(Records of spatial reasoning questions)

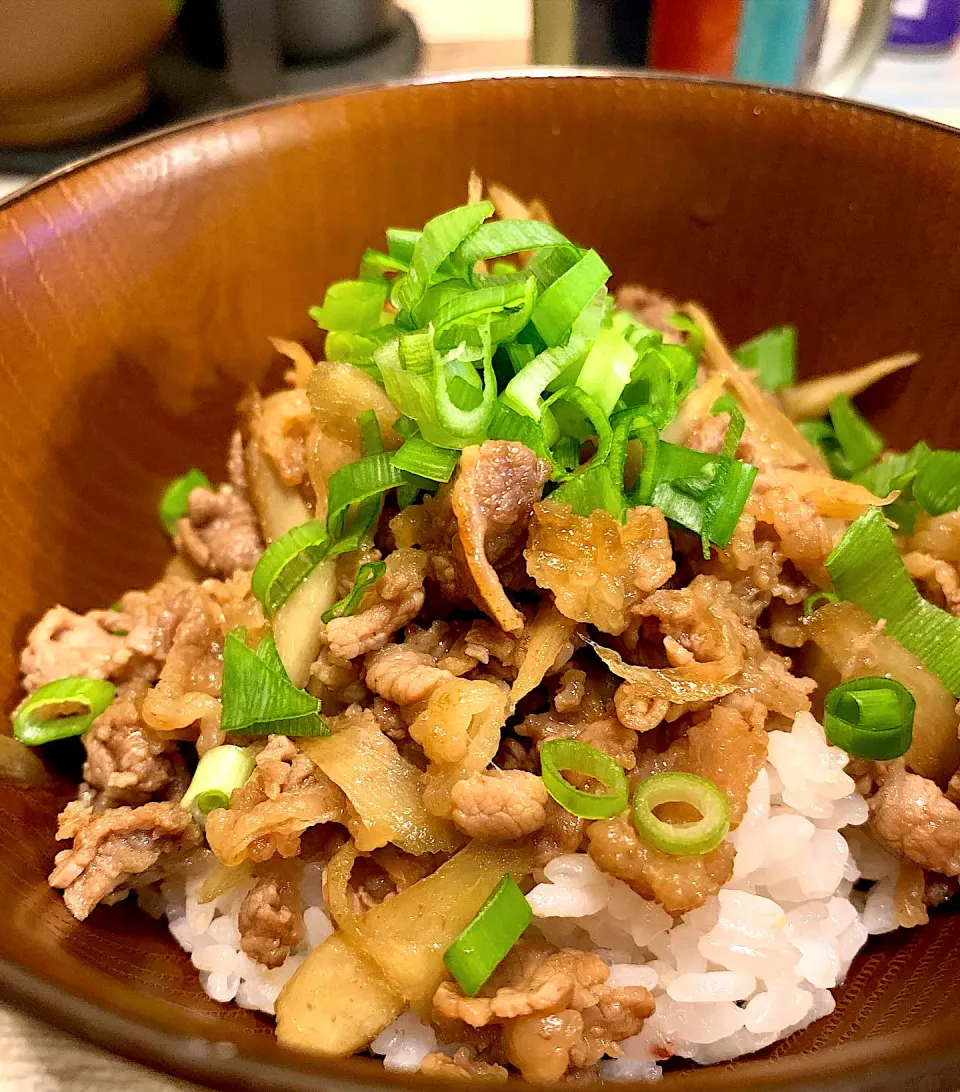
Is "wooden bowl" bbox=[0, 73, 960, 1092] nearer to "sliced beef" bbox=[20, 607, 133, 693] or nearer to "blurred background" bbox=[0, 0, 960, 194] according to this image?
"sliced beef" bbox=[20, 607, 133, 693]

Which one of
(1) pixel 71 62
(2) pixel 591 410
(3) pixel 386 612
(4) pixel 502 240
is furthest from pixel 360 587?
(1) pixel 71 62

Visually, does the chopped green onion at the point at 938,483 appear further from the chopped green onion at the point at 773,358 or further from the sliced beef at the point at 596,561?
the sliced beef at the point at 596,561

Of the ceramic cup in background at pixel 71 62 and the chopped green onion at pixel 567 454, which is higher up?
the ceramic cup in background at pixel 71 62

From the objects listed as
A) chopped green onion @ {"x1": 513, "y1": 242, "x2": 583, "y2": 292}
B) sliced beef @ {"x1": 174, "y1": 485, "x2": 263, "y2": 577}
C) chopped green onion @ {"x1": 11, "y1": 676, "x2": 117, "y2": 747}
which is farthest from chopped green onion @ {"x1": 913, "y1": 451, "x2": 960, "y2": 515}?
chopped green onion @ {"x1": 11, "y1": 676, "x2": 117, "y2": 747}

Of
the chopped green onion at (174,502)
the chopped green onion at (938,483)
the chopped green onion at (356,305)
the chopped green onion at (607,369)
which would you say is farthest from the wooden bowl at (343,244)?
the chopped green onion at (607,369)

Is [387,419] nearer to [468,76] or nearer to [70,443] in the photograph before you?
[70,443]

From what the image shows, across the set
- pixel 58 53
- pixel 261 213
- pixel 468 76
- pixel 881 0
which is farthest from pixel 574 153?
pixel 58 53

### DO THIS
Can you reproduce word for word the lines of the records, starting with the line that contains "Visually, does the" and going on through the end of the records, including both the first and last lines?

### TASK ANSWER
Visually, does the chopped green onion at the point at 938,483 appear further from the chopped green onion at the point at 773,358 or further from the sliced beef at the point at 596,561?
the sliced beef at the point at 596,561

Of the ceramic cup in background at pixel 71 62 and the chopped green onion at pixel 567 454, which is higher up?
the ceramic cup in background at pixel 71 62

From the objects listed as
A) chopped green onion @ {"x1": 513, "y1": 242, "x2": 583, "y2": 292}
B) sliced beef @ {"x1": 174, "y1": 485, "x2": 263, "y2": 577}
C) chopped green onion @ {"x1": 11, "y1": 676, "x2": 117, "y2": 747}
which is farthest from chopped green onion @ {"x1": 913, "y1": 451, "x2": 960, "y2": 515}?
chopped green onion @ {"x1": 11, "y1": 676, "x2": 117, "y2": 747}

Of
the chopped green onion at (174,502)
the chopped green onion at (938,483)
the chopped green onion at (356,305)
the chopped green onion at (607,369)
which would you say is farthest from the wooden bowl at (343,244)?
the chopped green onion at (607,369)

Is [387,419] nearer to [468,76] or nearer to [70,443] in the photograph before you?
[70,443]

From what the image shows, across the set
- pixel 58 53
- pixel 261 213
- pixel 468 76
- pixel 881 0
which is farthest from pixel 574 153?
pixel 58 53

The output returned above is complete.